Publication year - 1994
Publication title -
allergy
Language(s) - English
Resource type - Journals
SCImago Journal Rank - 3.363
H-Index - 173
eISSN - 1398-9995
pISSN - 0105-4538
DOI - 10.1111/j.1398-9995.1994.tb01125.x
Subject(s) - agar , dilution , serial dilution , suspension (topology) , sucrose , zoology , veterinary medicine , food science , chemistry , biology , mathematics , medicine , bacteria , physics , genetics , alternative medicine , pathology , homotopy , pure mathematics , thermodynamics
The presence of viable mold propagules in house dust was investigated by 10 different analytic methods, in order to determine to what extent different results are obtained when different analytic methods are used. Moreover, the value of this measurement as an estimator of the potential exposure to fungi in epidemiologic studies was assessed. Floor and mattress dust was sampled in 60 homes in The Netherlands during autumn 1990. For investigation of the variability in time, sampling was repeated in 20 homes after 6 weeks. Each analytic method is characterized by a unique combination of culture medium, suspension medium, and dilution step. The highest mean number of colony‐forming units (CFU)/g dust was obtained by suspension of at least 100 mg dust in a peptone or sucrose solution in a ratio of 1:50 (w/w), followed by 10‐fold dilution and plating on DG18 agar (geometric mean (GM) approximately 60000 CFU/g dust).
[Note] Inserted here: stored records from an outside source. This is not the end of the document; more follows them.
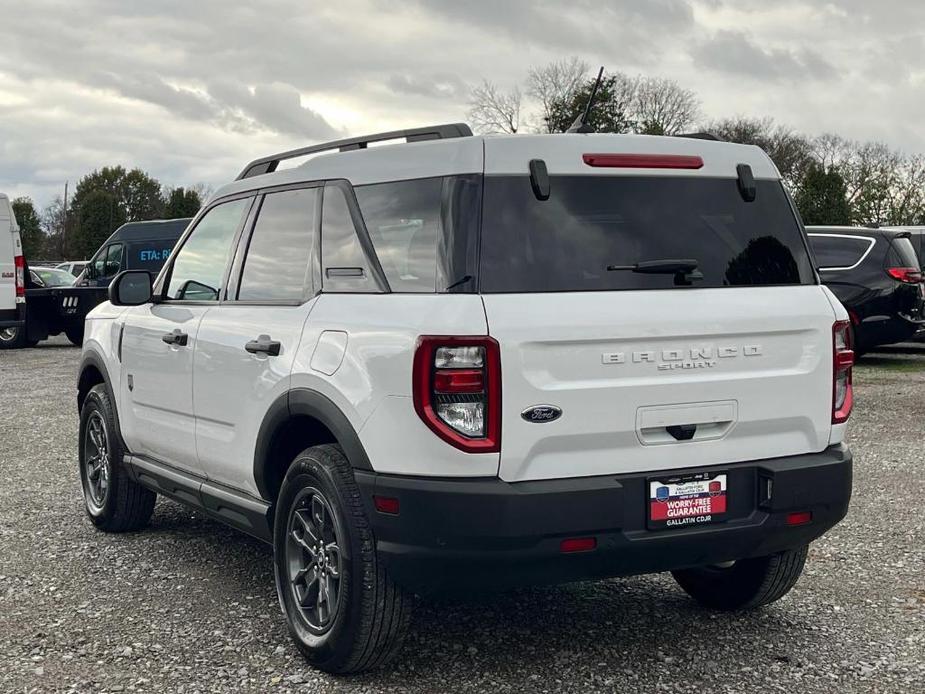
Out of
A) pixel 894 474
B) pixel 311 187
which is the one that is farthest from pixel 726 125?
pixel 311 187

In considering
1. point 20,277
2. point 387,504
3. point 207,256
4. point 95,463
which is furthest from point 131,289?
point 20,277

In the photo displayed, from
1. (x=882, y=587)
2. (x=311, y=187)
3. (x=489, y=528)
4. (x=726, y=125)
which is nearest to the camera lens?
(x=489, y=528)

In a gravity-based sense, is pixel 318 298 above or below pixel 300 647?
above

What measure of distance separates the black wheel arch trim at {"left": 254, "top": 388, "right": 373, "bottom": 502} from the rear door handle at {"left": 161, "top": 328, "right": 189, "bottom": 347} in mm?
913

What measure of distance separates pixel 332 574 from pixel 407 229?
1.25m

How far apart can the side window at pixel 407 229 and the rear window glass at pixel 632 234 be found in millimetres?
192

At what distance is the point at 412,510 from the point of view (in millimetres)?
3686

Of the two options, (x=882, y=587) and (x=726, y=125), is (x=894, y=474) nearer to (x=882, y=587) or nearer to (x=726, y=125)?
(x=882, y=587)

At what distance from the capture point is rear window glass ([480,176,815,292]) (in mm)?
3795

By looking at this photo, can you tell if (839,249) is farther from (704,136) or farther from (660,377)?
(660,377)

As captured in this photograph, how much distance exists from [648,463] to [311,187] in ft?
5.83

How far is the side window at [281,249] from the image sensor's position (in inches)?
179

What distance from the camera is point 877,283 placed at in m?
15.1

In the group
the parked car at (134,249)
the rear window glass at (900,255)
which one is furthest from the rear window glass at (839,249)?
the parked car at (134,249)
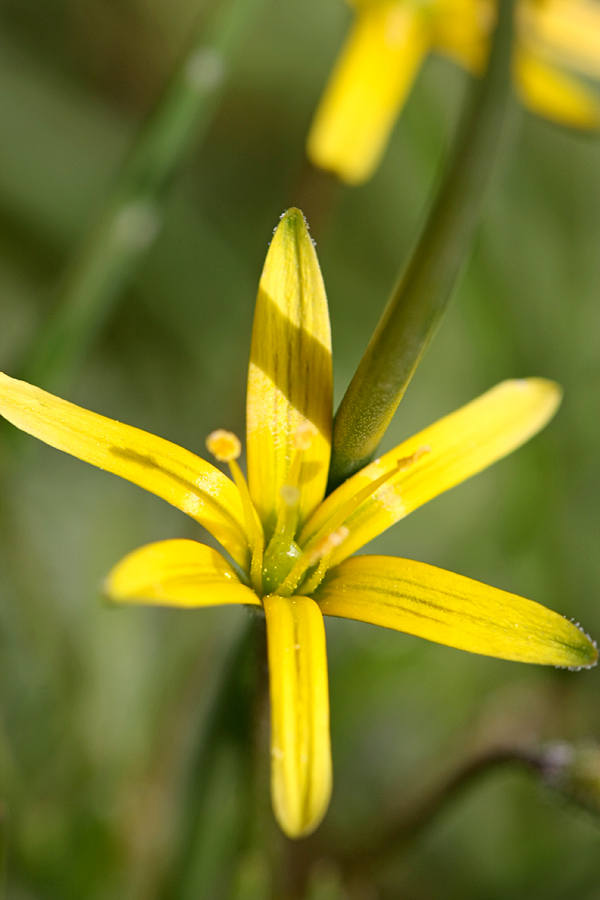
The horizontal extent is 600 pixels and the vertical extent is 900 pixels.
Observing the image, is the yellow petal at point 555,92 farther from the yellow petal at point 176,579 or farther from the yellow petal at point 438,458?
the yellow petal at point 176,579

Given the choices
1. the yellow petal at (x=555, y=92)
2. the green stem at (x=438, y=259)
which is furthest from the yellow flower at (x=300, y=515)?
the yellow petal at (x=555, y=92)

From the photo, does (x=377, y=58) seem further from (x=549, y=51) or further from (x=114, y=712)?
(x=114, y=712)

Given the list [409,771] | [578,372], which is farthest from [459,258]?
[409,771]

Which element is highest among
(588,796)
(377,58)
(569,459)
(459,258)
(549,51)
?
(549,51)

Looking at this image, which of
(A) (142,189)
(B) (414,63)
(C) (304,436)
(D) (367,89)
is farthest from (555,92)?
(C) (304,436)

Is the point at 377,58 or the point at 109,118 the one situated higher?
the point at 377,58

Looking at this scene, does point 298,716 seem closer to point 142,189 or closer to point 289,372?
point 289,372

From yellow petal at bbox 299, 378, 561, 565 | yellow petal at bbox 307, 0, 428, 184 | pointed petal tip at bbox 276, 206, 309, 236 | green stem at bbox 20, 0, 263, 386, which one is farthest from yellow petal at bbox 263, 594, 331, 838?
yellow petal at bbox 307, 0, 428, 184
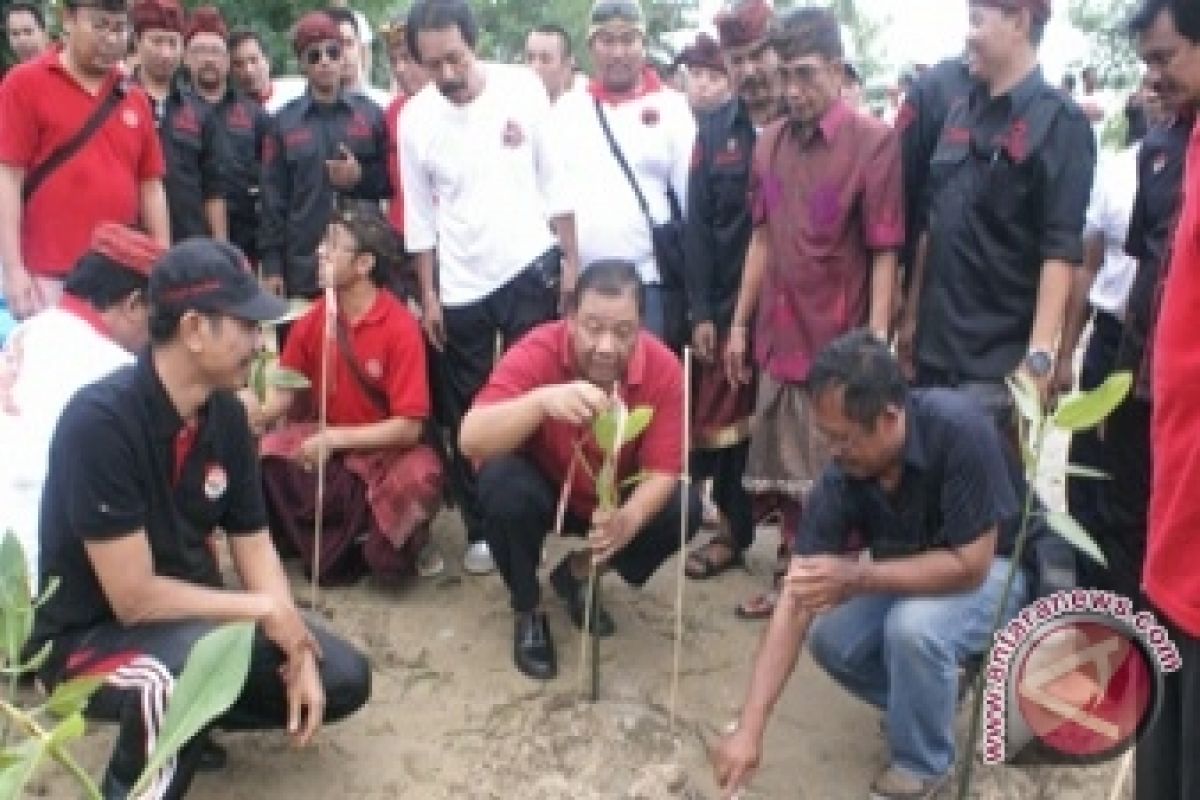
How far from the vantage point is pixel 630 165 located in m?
4.09

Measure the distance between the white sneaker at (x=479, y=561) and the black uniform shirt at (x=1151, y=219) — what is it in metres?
1.99

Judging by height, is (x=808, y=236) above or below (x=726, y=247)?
above

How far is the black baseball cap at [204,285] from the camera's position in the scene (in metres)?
2.42

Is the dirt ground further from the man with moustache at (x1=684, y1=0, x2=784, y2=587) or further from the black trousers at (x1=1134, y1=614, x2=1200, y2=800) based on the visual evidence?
the black trousers at (x1=1134, y1=614, x2=1200, y2=800)

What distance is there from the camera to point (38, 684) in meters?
3.01

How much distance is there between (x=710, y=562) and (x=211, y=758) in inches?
67.0

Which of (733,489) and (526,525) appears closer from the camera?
(526,525)

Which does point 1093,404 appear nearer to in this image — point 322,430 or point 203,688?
point 203,688

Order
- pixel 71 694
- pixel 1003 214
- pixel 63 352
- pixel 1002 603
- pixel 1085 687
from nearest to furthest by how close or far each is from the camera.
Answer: pixel 71 694 < pixel 1085 687 < pixel 1002 603 < pixel 63 352 < pixel 1003 214

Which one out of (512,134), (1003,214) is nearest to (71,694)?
(1003,214)

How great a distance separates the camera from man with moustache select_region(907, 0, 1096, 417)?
3043mm

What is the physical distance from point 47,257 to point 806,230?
2346mm

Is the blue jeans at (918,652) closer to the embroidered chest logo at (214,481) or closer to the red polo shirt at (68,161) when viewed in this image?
the embroidered chest logo at (214,481)

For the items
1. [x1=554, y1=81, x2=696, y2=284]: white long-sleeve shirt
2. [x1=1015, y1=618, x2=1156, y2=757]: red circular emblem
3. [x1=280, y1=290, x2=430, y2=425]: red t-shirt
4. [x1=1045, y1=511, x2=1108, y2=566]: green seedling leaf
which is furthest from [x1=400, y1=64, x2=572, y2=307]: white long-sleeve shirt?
[x1=1015, y1=618, x2=1156, y2=757]: red circular emblem
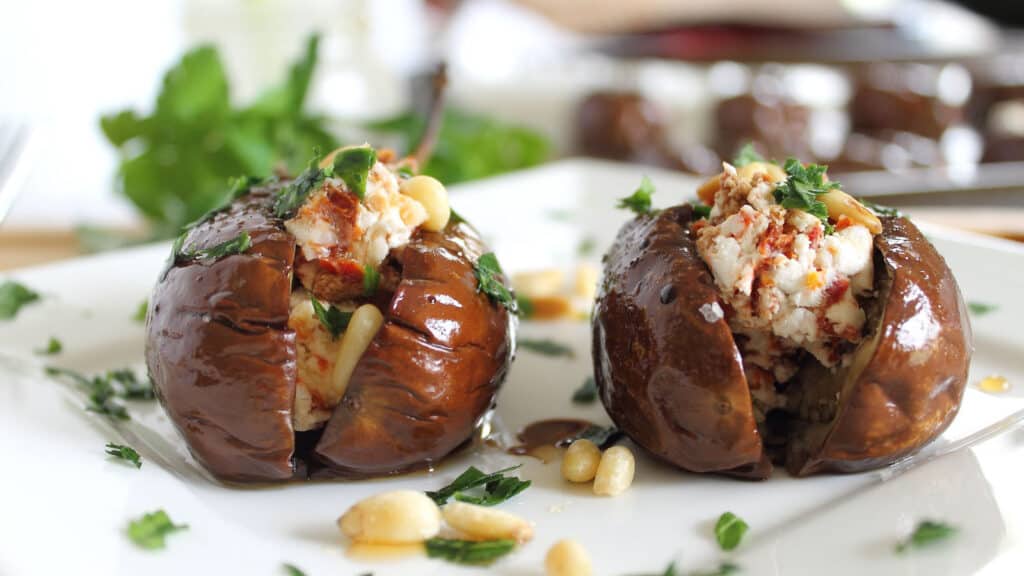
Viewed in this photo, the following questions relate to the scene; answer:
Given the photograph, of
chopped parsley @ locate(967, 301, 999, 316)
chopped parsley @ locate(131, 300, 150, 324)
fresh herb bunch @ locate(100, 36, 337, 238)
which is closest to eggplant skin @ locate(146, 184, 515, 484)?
chopped parsley @ locate(131, 300, 150, 324)

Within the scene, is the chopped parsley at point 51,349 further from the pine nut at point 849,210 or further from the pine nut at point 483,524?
the pine nut at point 849,210

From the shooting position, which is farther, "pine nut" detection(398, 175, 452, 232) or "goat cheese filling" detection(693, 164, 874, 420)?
"pine nut" detection(398, 175, 452, 232)

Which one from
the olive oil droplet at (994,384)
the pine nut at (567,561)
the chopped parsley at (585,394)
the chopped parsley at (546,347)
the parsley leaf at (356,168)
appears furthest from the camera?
the chopped parsley at (546,347)

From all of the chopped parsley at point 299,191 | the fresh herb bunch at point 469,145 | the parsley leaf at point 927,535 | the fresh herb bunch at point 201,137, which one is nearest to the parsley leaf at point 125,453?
the chopped parsley at point 299,191

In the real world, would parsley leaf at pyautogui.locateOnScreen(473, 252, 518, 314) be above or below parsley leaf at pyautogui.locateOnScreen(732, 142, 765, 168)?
below

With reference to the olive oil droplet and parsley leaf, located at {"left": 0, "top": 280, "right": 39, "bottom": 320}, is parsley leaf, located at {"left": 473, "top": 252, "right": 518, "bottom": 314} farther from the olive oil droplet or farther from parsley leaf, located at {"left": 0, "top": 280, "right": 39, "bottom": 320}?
parsley leaf, located at {"left": 0, "top": 280, "right": 39, "bottom": 320}

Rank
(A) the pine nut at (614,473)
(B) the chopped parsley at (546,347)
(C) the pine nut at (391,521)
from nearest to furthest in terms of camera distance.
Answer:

The lowest mean number of CFU/g dust was obtained by direct plating of 30 mg dust on V8 agar (GM approximately 5300 CFU/g dust). The mean coefficient of variation of duplicate analyses varied from 11%, for suspension in sucrose and plating on DG18 agar, to 27%, for suspension and dilution in sucrose in combination with V8 agar. The highest mean number of species isolated was obtained by direct plating of 30 mg dust on DG18 agar (mean number of species: 17). Suspension and dilution on DG18 or V8 agars yielded an average of approximately six species. In duplicate analyses, the mean percentage of agreement for the species isolated varied from approximately 35%, for suspension and dilution, to 60%, for direct plating. The reproducibility of the number of CFU/g dust in time was better for mattress dust than for floor dust; however, also for mattress dust, the predictive value of a single measurement was rather low. The variability in time in species isolated was substantial, both for mattress dust and floor dust. We concluded that results of measurements of viable mold propagules in house dust, both quantitatively and qualitatively, depend greatly on the analytic methods used. Furthermore, a single measurement of fungal propagules in settled house dust does not provide a reliable measure of potential exposure to fungi in indoor environments.